Directions — Set out every line of the records below as a numbered list, skipping blank lines and leaving out the pictures.

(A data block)

-- START --

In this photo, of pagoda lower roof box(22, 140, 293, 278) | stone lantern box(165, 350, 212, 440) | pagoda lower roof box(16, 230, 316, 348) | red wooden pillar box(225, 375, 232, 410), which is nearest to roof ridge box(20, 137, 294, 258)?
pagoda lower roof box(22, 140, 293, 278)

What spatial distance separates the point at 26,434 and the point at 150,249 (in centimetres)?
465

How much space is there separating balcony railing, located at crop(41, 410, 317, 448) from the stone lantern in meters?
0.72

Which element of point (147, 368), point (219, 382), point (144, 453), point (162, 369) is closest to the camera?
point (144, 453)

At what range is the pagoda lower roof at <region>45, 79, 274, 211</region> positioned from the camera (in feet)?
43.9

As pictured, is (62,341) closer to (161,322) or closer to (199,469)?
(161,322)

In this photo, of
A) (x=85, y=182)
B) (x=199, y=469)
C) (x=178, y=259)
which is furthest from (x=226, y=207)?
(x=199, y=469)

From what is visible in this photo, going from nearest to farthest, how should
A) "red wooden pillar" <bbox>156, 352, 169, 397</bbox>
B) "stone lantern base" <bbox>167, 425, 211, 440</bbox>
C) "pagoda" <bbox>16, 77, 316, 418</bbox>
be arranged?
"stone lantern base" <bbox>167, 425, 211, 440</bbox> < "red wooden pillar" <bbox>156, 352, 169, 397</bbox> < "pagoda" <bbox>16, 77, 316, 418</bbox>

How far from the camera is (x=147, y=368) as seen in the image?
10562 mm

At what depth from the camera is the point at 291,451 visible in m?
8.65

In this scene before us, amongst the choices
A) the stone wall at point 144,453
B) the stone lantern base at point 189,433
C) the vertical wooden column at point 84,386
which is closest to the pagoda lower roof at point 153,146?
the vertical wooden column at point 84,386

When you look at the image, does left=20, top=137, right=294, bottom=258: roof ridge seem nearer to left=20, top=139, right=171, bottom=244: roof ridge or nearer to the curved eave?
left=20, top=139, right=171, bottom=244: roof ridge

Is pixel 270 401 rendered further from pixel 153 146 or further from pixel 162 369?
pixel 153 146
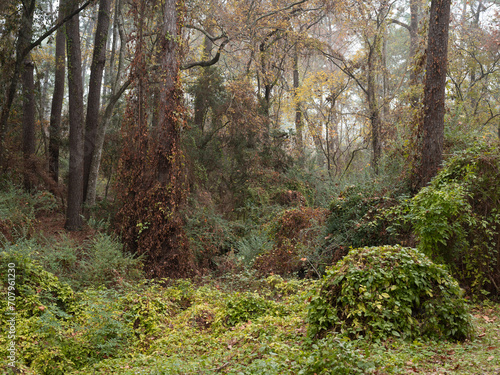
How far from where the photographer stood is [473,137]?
905cm

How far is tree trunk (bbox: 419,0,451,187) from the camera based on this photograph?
28.4 ft

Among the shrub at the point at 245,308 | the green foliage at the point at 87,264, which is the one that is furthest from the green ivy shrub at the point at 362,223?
the green foliage at the point at 87,264

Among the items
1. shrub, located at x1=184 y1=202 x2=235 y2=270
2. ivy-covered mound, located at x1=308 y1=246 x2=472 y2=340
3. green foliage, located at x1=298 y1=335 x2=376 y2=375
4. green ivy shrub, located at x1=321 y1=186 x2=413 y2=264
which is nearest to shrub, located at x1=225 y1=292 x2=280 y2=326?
ivy-covered mound, located at x1=308 y1=246 x2=472 y2=340

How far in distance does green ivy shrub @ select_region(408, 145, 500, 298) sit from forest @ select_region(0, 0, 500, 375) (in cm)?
3

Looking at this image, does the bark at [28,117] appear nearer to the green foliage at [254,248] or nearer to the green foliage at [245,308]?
the green foliage at [254,248]

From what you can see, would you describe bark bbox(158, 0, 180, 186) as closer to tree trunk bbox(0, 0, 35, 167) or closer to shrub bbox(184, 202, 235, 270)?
shrub bbox(184, 202, 235, 270)

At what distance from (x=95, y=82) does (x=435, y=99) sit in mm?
9519

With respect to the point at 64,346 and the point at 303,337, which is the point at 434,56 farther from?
the point at 64,346

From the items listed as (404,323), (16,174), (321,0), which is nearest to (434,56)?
(404,323)

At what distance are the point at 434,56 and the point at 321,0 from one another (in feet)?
28.2

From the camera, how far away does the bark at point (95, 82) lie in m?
12.0

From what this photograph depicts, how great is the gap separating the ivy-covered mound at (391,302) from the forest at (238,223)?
1.1 inches

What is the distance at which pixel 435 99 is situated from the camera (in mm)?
8719

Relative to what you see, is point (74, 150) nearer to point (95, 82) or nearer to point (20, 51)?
point (95, 82)
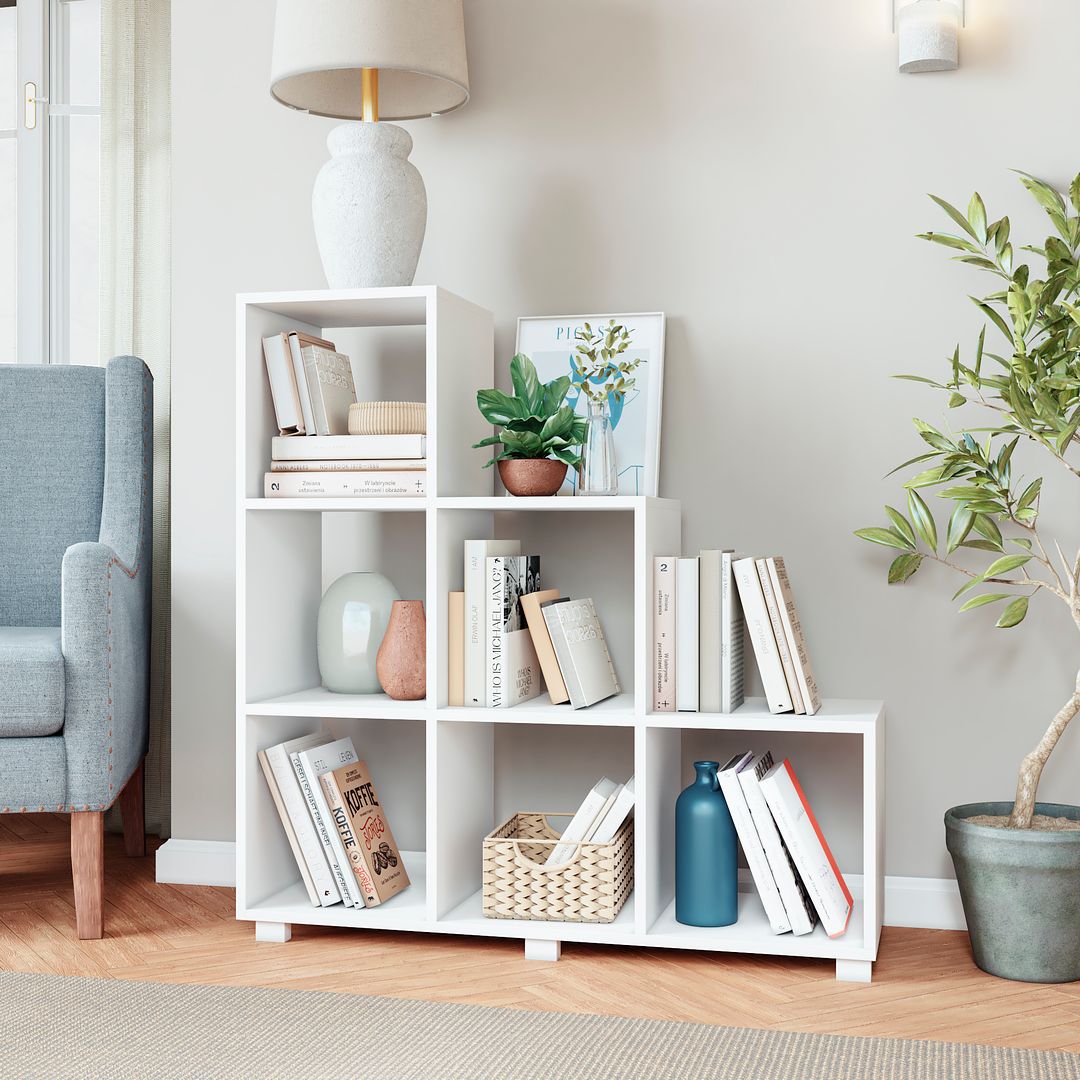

-- END --

Solution —
1. In this photo, of pagoda lower roof box(22, 140, 293, 278) | stone lantern box(165, 350, 212, 440) | pagoda lower roof box(16, 230, 316, 348) | red wooden pillar box(225, 375, 232, 410), which is nearest to roof ridge box(20, 137, 294, 258)?
2. pagoda lower roof box(22, 140, 293, 278)
3. What spatial distance separates the point at 26,434 and the point at 150,249 (in centimetres)?
4. 465
5. How much space is there separating balcony railing, located at crop(41, 410, 317, 448) from the stone lantern in meters?
6. 0.72
7. Which element of point (147, 368), point (219, 382), point (144, 453), point (162, 369) is closest to the camera?
8. point (144, 453)
9. At what range is the pagoda lower roof at <region>45, 79, 274, 211</region> positioned from the camera (in feet)?
10. 43.9
11. As pictured, is (62,341) closer to (161,322) or closer to (199,469)?
12. (161,322)
13. In this photo, of
14. A) (x=85, y=182)
15. B) (x=199, y=469)
16. C) (x=178, y=259)
17. which is furthest from (x=226, y=207)?
18. (x=199, y=469)
19. From what is visible in this photo, going from nearest to farthest, how should
20. A) "red wooden pillar" <bbox>156, 352, 169, 397</bbox>
21. B) "stone lantern base" <bbox>167, 425, 211, 440</bbox>
22. C) "pagoda" <bbox>16, 77, 316, 418</bbox>
23. be arranged?
24. "stone lantern base" <bbox>167, 425, 211, 440</bbox> < "red wooden pillar" <bbox>156, 352, 169, 397</bbox> < "pagoda" <bbox>16, 77, 316, 418</bbox>
25. How far from the camera is (x=147, y=368) as seen in the image?
26. 10562 mm
27. At what depth from the camera is the point at 291,451 visible in m?
28. 8.65
29. In this scene before us, amongst the choices
30. A) the stone wall at point 144,453
31. B) the stone lantern base at point 189,433
32. C) the vertical wooden column at point 84,386
33. which is closest to the pagoda lower roof at point 153,146?
34. the vertical wooden column at point 84,386
35. When you look at the image, does left=20, top=137, right=294, bottom=258: roof ridge seem nearer to left=20, top=139, right=171, bottom=244: roof ridge or nearer to the curved eave?
36. left=20, top=139, right=171, bottom=244: roof ridge
37. Is pixel 270 401 rendered further from pixel 153 146 or further from pixel 162 369?
38. pixel 153 146
39. How far from where the photographer stood is [473,137]?
40. 905cm
41. How far is tree trunk (bbox: 419,0,451,187) from the camera based on this photograph?
42. 28.4 ft
43. Among the shrub at the point at 245,308 | the green foliage at the point at 87,264, which is the one that is furthest from the green ivy shrub at the point at 362,223?
44. the green foliage at the point at 87,264
45. Among the items
46. 1. shrub, located at x1=184 y1=202 x2=235 y2=270
47. 2. ivy-covered mound, located at x1=308 y1=246 x2=472 y2=340
48. 3. green foliage, located at x1=298 y1=335 x2=376 y2=375
49. 4. green ivy shrub, located at x1=321 y1=186 x2=413 y2=264
50. which is nearest to shrub, located at x1=225 y1=292 x2=280 y2=326?
51. ivy-covered mound, located at x1=308 y1=246 x2=472 y2=340
52. How far in distance does green ivy shrub @ select_region(408, 145, 500, 298) sit from forest @ select_region(0, 0, 500, 375) (in cm)?
53. 3
54. Looking at this image, does the bark at [28,117] appear nearer to the green foliage at [254,248] or nearer to the green foliage at [245,308]?
55. the green foliage at [254,248]
56. From what you can see, would you describe bark bbox(158, 0, 180, 186) as closer to tree trunk bbox(0, 0, 35, 167) or closer to shrub bbox(184, 202, 235, 270)?
57. shrub bbox(184, 202, 235, 270)
58. At what distance from (x=95, y=82) does (x=435, y=99) sit in mm?
59. 9519
60. With respect to the point at 64,346 and the point at 303,337, which is the point at 434,56 farther from?
61. the point at 64,346
62. From the items listed as (404,323), (16,174), (321,0), which is nearest to (434,56)?
63. (404,323)
64. At what distance are the point at 434,56 and the point at 321,0 from one another (in feet)?
65. 28.2
66. From the camera, how far away does the bark at point (95, 82) lie in m?
67. 12.0
68. From what this photograph depicts, how great is the gap separating the ivy-covered mound at (391,302) from the forest at (238,223)?
69. 1.1 inches
70. What is the distance at which pixel 435 99 is situated from the camera (in mm)?
71. 8719
72. Relative to what you see, is point (74, 150) nearer to point (95, 82) or nearer to point (20, 51)?
73. point (95, 82)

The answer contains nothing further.